Page text
Kabul:The United Nations' stockpiles of food in Afghanistan could run out this month, a senior official warned on Wednesday, threatening to add a hunger crisis to the challenges facing the country's new Taliban rulers as they try to restore stability after decades of war. About one third of the country's population of 38 million doesn't know if they will have a meal every day, according to Ramiz Alakbarov, the UN's humanitarian chief in Afghanistan.
The UN's World Food Program has brought in food and distributed it to tens of thousands of people in recent weeks, but with winter approaching and a drought ongoing, at least USD 200 million is needed urgently to be able to continue to feed the most vulnerable Afghans, he said. By the end of September, the stocks which the World Food Program has in the country will be out, Alakbarov told reporters at a virtual news conference. We will not be able to provide those essential food items because we'll be out of stocks.
Earlier, UN officials said that of the USD 1.3 billion needed for overall aid efforts, only 39 per cent has been received. The Taliban, who seized control of the country ahead of the withdrawal of American forces this week, now must govern a nation that relies heavily on international aid and is in the midst of a worsening economic crisis. In addition to the concerns about food supplies, civil servants haven't been paid in months and the local currency is losing value. Most of Afghanistan's foreign reserves are held abroad and currently frozen. Khalid Payenda, Afghanistan's former acting finance minister, on Wednesday detailed a country existing in a dangerously fragile state.

Data extracts
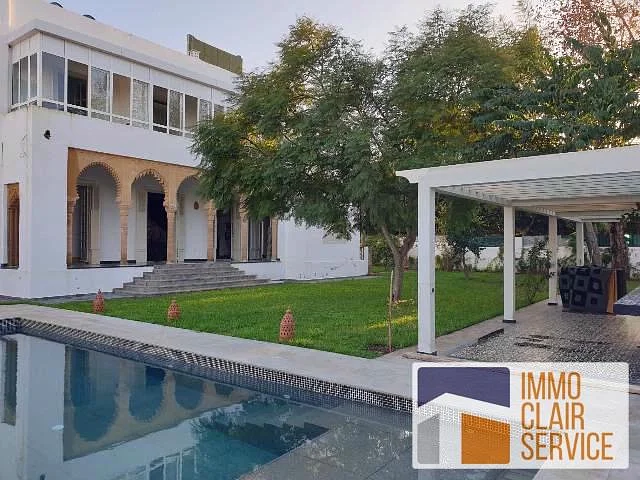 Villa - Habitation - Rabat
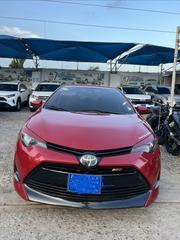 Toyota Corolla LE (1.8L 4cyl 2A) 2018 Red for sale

---

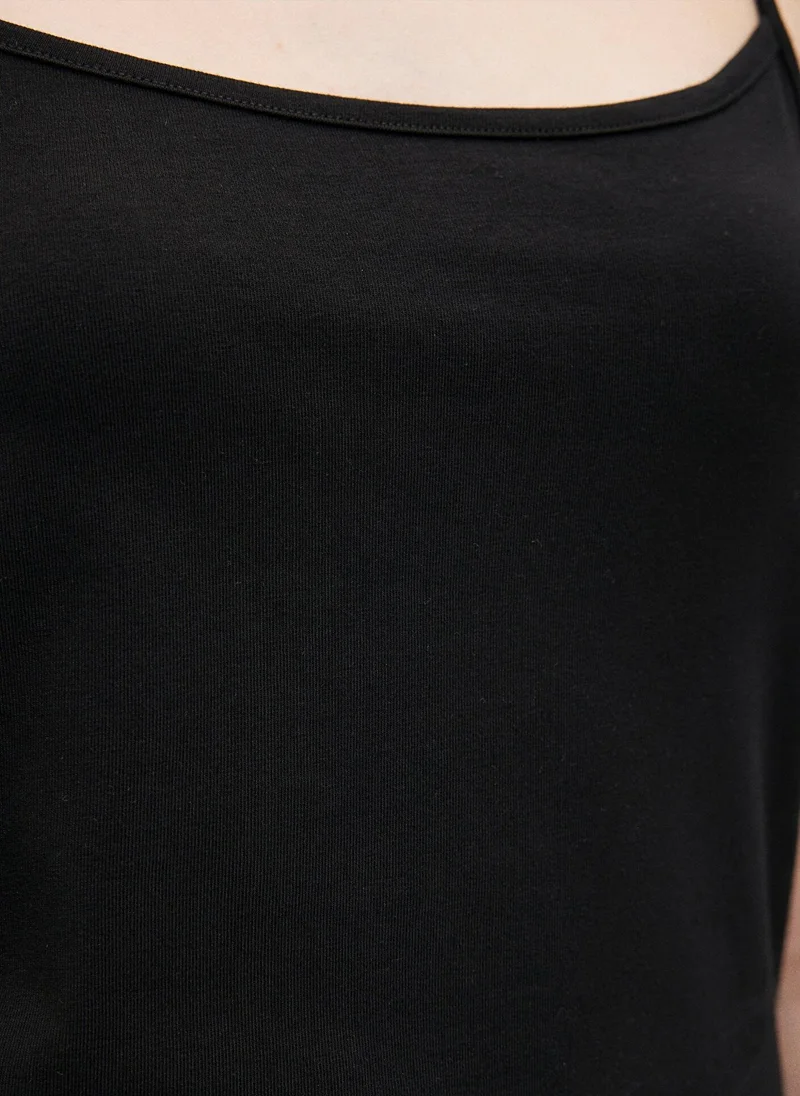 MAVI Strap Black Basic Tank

Problem to work on
Carry on the news report about the UN's warning of food shortages in Afghanistan, starting right after its final sentence. The lines above have no connection to the news report on Afghanistan's food shortage.

Reply to the task
Speaking at Georgetown University in Washington, Payenda said the Afghan currency had yet to crash because money exchanges had been shuttered. But its value could plunge by more than 100 per cent, said Payenda, who described former Afghan President Ashraf Ghani as withdrawn and paranoid ahead of the Taliban takeover. I think the war had a toll on his psyche and he saw everything with suspicion, Payenda said. Part of the chaos reflects the speed at which the Taliban took control of the country, with Payenda saying he thought the prior government could have been sustained for two or three more years because of commitments by international donors.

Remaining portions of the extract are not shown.